### TASK DESCRIPTION
Reproduce the records below exactly as they appear, omitting any pictures they contain.

### DATA IN THIS EXERCISE
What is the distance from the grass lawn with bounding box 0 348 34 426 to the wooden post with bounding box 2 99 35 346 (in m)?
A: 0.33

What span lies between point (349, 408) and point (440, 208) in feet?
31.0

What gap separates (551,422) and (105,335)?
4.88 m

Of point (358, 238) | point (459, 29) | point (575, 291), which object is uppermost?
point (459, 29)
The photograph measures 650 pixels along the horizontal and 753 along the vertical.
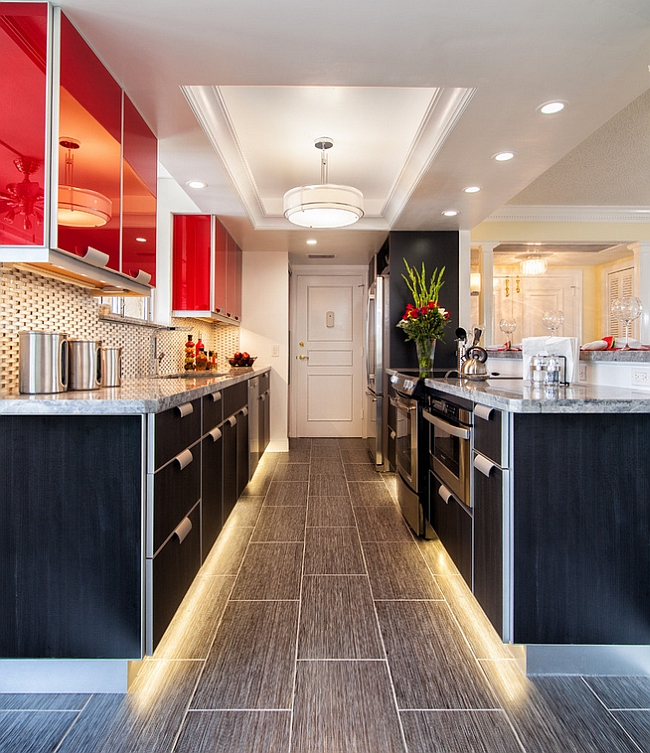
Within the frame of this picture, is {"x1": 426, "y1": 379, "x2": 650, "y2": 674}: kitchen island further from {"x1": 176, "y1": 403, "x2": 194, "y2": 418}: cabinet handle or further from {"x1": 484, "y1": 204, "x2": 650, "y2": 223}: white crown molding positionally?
{"x1": 484, "y1": 204, "x2": 650, "y2": 223}: white crown molding

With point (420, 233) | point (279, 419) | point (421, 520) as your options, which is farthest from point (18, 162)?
point (279, 419)

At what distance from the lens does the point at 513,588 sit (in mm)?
1517

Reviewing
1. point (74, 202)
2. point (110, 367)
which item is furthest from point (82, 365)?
point (74, 202)

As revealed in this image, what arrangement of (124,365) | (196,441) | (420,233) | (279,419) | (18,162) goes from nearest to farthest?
(18,162), (196,441), (124,365), (420,233), (279,419)

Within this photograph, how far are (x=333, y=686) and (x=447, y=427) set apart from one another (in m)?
1.12

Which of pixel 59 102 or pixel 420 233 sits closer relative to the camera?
pixel 59 102

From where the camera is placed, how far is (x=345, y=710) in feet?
4.56

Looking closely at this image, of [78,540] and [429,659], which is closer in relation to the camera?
[78,540]

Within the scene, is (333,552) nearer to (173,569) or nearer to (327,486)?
(173,569)

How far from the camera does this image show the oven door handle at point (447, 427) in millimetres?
1912

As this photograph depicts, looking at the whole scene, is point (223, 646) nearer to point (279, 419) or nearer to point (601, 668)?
point (601, 668)

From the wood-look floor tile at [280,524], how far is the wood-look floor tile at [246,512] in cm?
5

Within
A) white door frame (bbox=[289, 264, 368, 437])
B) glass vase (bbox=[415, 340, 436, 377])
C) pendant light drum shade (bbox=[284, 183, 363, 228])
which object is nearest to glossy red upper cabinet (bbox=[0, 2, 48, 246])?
pendant light drum shade (bbox=[284, 183, 363, 228])

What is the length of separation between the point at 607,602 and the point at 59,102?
91.9 inches
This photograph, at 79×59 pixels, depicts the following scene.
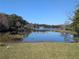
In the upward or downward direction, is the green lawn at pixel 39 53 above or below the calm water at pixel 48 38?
above

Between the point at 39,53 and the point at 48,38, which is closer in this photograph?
the point at 39,53

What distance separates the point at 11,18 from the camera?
99250mm

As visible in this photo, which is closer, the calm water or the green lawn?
the green lawn

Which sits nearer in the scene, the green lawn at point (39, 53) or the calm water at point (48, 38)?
the green lawn at point (39, 53)

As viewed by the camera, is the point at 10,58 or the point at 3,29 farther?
the point at 3,29

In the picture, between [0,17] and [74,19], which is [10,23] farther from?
[74,19]

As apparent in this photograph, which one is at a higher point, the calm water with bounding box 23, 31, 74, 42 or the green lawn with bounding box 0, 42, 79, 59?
the green lawn with bounding box 0, 42, 79, 59

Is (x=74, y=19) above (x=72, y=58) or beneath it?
above

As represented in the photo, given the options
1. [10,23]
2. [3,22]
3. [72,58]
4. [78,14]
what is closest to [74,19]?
[78,14]

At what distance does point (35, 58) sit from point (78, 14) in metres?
24.2

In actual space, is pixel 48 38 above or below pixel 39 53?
below

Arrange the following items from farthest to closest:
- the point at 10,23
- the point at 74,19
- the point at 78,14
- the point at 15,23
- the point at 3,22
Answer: the point at 15,23 → the point at 10,23 → the point at 3,22 → the point at 74,19 → the point at 78,14

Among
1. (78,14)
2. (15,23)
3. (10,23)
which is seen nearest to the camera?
(78,14)

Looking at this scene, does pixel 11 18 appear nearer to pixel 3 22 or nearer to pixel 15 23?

### PROBLEM SOLUTION
What is the distance from the grass lawn with bounding box 0 348 34 426 to the wooden post with bounding box 2 99 35 346 (in m)?
A: 0.33

What span lies between point (349, 408) and point (440, 208) in feet?
31.0

What gap separates (551,422) and (105,335)?
4.88 m

Of point (358, 238) | point (459, 29) | point (575, 291), which object is uppermost?
point (459, 29)
The photograph measures 650 pixels along the horizontal and 753 along the vertical.
Within the frame of this picture, is {"x1": 426, "y1": 379, "x2": 650, "y2": 674}: kitchen island further from {"x1": 176, "y1": 403, "x2": 194, "y2": 418}: cabinet handle or further from {"x1": 484, "y1": 204, "x2": 650, "y2": 223}: white crown molding positionally?
{"x1": 484, "y1": 204, "x2": 650, "y2": 223}: white crown molding

With point (420, 233) | point (279, 419) | point (421, 520) as your options, which is farthest from point (18, 162)?
point (279, 419)

At what distance from the lens does the point at 513,588 sit (in mm)?
1517

Reviewing
1. point (74, 202)
2. point (110, 367)
which item is furthest from point (82, 365)?
point (74, 202)

As revealed in this image, what arrangement of (124,365) | (196,441) | (420,233) | (279,419) | (18,162) goes from nearest to farthest?
(18,162), (196,441), (124,365), (420,233), (279,419)

Within this photograph, how far are (x=333, y=686) and (x=447, y=427) set apart from one another (in m)?
1.12

Which of pixel 59 102 or pixel 420 233 sits closer relative to the camera?
pixel 59 102

From where the camera is placed, how far is (x=345, y=710) in feet?
4.56

Looking closely at this image, of [78,540] and [429,659], which is closer in relation to the camera?
[78,540]

Within the scene, is (333,552) nearer to (173,569) or nearer to (327,486)?
(173,569)

How far from the camera does this image show the oven door handle at point (447, 427) in millimetres?
1912

As this photograph depicts, looking at the whole scene, is point (223, 646) nearer to point (279, 419) or nearer to point (601, 668)?
point (601, 668)

From the wood-look floor tile at [280,524], how far is the wood-look floor tile at [246,512] in cm?
5

Within
A) white door frame (bbox=[289, 264, 368, 437])
B) glass vase (bbox=[415, 340, 436, 377])
C) pendant light drum shade (bbox=[284, 183, 363, 228])
which object is nearest to glossy red upper cabinet (bbox=[0, 2, 48, 246])?
pendant light drum shade (bbox=[284, 183, 363, 228])

What is the length of separation between the point at 607,602 and the point at 59,102?
91.9 inches
This photograph, at 79×59 pixels, depicts the following scene.
In the upward or downward direction, is the green lawn at pixel 39 53 above or below the calm water at pixel 48 38?
above

Between the point at 39,53 and the point at 48,38, which is closer in this photograph?
the point at 39,53

What distance separates the point at 11,18 from the camera?
99250mm

As visible in this photo, which is closer, the calm water or the green lawn?
the green lawn

Which sits nearer in the scene, the green lawn at point (39, 53) or the calm water at point (48, 38)?
the green lawn at point (39, 53)

As viewed by the camera, is the point at 10,58 or the point at 3,29 farther?
the point at 3,29

In the picture, between [0,17] and [74,19], which is [10,23] farther from?
[74,19]

As apparent in this photograph, which one is at a higher point, the calm water with bounding box 23, 31, 74, 42 or the green lawn with bounding box 0, 42, 79, 59?
the green lawn with bounding box 0, 42, 79, 59

Is (x=74, y=19) above (x=72, y=58) or beneath it?
above

As represented in the photo, given the options
1. [10,23]
2. [3,22]
3. [72,58]
4. [78,14]
what is closest to [74,19]?
[78,14]

At what distance does point (35, 58) sit from point (78, 14) in metres?
24.2

In actual space, is pixel 48 38 above or below pixel 39 53?
below

Arrange the following items from farthest to closest:
- the point at 10,23
- the point at 74,19
- the point at 78,14
- the point at 15,23
- the point at 3,22
Answer: the point at 15,23 → the point at 10,23 → the point at 3,22 → the point at 74,19 → the point at 78,14

Among
1. (78,14)
2. (15,23)
3. (10,23)
which is seen nearest to the camera?
(78,14)

Looking at this scene, does pixel 11 18 appear nearer to pixel 3 22 or nearer to pixel 15 23?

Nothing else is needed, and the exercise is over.